[SUPPLIED TEXT — start]
Resolved -
On February 26, 2024, between 18:34 UTC and 19:37 UTC our background job service was degraded and caused job start delays up to 15 minutes. Users experienced delays in Webhooks, Actions, and some UI updates (e.g. a delay in UI updates on pull requests). This was due to capacity problems with our job queueing service, and a failure of our automated failover system.
We mitigated the incident by manually failing over to our secondary cluster. No data was lost - recovery began at 18:55 UTC, when the backlog of enqueued jobs began to process.
We are actively working to repair our failover automation and expand the capacity of our background job queuing service to prevent issues like this in the future.
Feb 26, 19:37 UTC
Update -
Actions and Pull Requests are operating normally.
Feb 26, 19:37 UTC
Update -
Webhooks and Issues are operating normally.
Feb 26, 19:37 UTC
Update -
Issues is experiencing degraded performance. We are continuing to investigate.
[SUPPLIED TEXT — finish]
[STORED DATA — start]
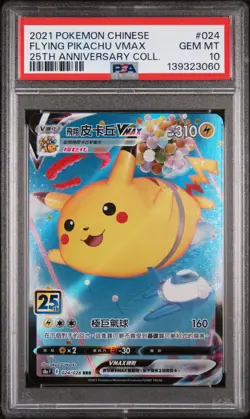 2021 POKEMON CHINESE 25TH ANV COLL #024 FULL ART/FLYING PIKACHU VMAX PSA 10 - Image 1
[STORED DATA — finish]
- **WORK ORDER 1**:
Answer these from the incident report:
(a) Between what times was the background job service degraded?
(b) How was the incident mitigated?
(c) At what time did recovery begin?
- **WORK ORDER 2**:
Continue the incident report about the delayed background jobs from the point where it stops.

- **ANSWER SPACE 1**:
(a) Between 18:34 UTC and 19:37 UTC on February 26, 2024.
(b) By manually failing over to the secondary cluster.
(c) At 18:55 UTC.

- **ANSWER SPACE 2**:
Feb 26, 19:05 UTC
Update -
Pull Requests is experiencing degraded performance. We are continuing to investigate.
Feb 26, 18:57 UTC
Update -
We have deployed a fix for issues affecting Webhooks, Actions, and some other services. We are beginning to see recovery and will continue to monitor and fix as needed.
Feb 26, 18:55 UTC
Update -
Webhooks is experiencing degraded performance. We are continuing to investigate.
Feb 26, 18:55 UTC
Update -
Actions is experiencing degraded performance. We are continuing to investigate.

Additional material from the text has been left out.